Trivitron Healthcare Dr. GSK Velu, Chairman & Managing Director

The government should focus on creating the healthcare infrastructure and invest extensively in upgrading primary and secondary healthcare services in tier I-II cities in the country. This can leverage the indigenous medical technologies developed specifically for Indian healthcare needs, and thereby support the Make in India initiative.
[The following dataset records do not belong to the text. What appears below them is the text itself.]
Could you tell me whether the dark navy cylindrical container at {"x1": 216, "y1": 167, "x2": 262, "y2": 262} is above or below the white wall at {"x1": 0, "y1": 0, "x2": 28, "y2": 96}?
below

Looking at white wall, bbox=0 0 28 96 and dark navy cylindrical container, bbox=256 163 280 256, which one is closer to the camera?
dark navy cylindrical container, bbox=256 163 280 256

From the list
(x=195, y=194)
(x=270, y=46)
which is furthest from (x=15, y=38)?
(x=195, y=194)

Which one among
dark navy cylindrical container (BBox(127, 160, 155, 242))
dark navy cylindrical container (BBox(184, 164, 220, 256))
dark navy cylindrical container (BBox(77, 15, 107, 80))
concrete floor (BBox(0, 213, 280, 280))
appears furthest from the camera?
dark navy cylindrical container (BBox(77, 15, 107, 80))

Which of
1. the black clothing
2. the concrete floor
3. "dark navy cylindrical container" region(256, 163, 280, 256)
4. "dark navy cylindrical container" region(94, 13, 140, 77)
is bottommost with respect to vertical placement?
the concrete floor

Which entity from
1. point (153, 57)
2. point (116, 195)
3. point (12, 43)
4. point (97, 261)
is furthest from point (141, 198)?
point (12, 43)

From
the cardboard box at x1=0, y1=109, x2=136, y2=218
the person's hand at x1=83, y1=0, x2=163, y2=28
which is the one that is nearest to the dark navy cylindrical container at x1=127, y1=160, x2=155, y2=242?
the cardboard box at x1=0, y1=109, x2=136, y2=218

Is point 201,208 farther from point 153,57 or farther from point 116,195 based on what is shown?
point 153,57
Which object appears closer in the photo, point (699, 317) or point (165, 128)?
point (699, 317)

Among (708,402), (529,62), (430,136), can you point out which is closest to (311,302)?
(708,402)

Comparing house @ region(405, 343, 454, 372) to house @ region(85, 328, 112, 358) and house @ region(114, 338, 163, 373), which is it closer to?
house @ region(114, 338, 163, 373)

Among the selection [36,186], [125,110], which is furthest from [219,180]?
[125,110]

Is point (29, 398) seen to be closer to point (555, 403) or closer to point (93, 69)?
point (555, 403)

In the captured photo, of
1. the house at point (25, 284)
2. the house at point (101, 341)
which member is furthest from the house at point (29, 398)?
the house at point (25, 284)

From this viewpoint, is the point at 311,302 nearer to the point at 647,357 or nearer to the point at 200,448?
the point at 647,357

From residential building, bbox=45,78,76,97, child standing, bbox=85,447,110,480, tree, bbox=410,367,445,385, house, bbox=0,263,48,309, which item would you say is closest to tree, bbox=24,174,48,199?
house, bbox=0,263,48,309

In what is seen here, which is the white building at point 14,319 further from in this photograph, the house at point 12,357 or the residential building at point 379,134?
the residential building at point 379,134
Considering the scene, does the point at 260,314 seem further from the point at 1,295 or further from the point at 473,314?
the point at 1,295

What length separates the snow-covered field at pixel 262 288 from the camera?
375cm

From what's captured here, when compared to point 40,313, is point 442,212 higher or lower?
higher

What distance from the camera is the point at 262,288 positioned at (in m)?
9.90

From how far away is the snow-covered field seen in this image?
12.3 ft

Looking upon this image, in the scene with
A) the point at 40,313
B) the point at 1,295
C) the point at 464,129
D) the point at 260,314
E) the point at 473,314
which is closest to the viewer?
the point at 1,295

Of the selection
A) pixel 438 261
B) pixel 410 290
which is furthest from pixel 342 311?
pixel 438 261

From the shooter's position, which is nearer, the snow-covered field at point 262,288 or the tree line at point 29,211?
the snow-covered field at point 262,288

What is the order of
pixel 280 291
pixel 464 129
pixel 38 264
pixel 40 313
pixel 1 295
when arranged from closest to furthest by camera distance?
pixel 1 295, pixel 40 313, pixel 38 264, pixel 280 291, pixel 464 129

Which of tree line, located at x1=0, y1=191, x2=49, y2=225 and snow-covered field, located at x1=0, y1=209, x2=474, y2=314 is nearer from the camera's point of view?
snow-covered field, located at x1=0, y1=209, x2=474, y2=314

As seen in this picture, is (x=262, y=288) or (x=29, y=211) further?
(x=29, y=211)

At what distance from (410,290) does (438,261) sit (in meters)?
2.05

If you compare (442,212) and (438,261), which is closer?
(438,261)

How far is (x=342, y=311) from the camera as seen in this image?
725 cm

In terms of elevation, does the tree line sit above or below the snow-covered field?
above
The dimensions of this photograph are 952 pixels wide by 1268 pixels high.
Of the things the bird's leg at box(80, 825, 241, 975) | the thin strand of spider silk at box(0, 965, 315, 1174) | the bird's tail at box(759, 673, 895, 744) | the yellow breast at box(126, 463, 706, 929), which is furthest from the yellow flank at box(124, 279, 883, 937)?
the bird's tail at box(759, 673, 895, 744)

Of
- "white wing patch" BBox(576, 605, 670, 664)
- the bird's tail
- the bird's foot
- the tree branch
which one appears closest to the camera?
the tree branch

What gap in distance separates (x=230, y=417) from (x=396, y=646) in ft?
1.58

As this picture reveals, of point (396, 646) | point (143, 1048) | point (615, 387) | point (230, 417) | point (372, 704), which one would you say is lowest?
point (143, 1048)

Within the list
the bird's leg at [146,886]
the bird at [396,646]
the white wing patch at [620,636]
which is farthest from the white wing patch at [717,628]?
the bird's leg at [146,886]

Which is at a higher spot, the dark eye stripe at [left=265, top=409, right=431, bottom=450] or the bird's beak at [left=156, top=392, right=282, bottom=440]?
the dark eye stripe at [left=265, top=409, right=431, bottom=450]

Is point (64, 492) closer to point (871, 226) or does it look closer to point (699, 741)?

The budgetary allocation should be enhanced on the primary health and on establishing the health and wellness centres (announced under Ayushman Bharat) which will help to reduce the disease burden. The government should provide support to local manufacturing units in terms of preferred interest rates and priority sector lending and the focus should be on rationalising the GST rates for the health sector. Also, the medical devices manufactured in India should be given preference in government purchases.

YourNest Venture Capital

Sunil K. Goyal, Managing Director

The prioritise job creation, would request the Hon’ble Finance Minister to focus on the country’s burgeoning startup sector. To start with, removing the surcharge on the so-called ‘Super Rich’ for unlisted shares and making them at par with listed shareholders. In order to channelise the domestic and foreign risk capital for startups, there is a need for complete tax-parity on Capital Gains for investments in listed and unlisted securities. Investing in startups is riskier and capital is locked for a considerably longer period than the investment in listed shares, still, the taxation is much higher.

The largest pool of domestic capital is available with pension funds, provident funds, and the charitable institutions. This pool in yesteryears was creating jobs by investing in the public sector, whereas today’s job-creators are venture capital and private equity funds. We propose these domestic pools can participate in the building of the nation as a mega step forward. We are the world’s third-largest startup nation and the innate spirit of entrepreneurship that exists in the DNA of young Indians is manifesting itself more and more. These startups do not make profits in their initial years of business and; in fact, over the years, they accumulate losses. In the initial years, cash is key to their survival, a huge amount of money is blocked due to TDS. Startups should be allowed lower TDS certificates on a self-certification basis. If the Finance Minister can remove some of these hurdles from the paths of our startup founders, they and their investors, as well as the common man, gain immensely. A win-win for everyone including the government.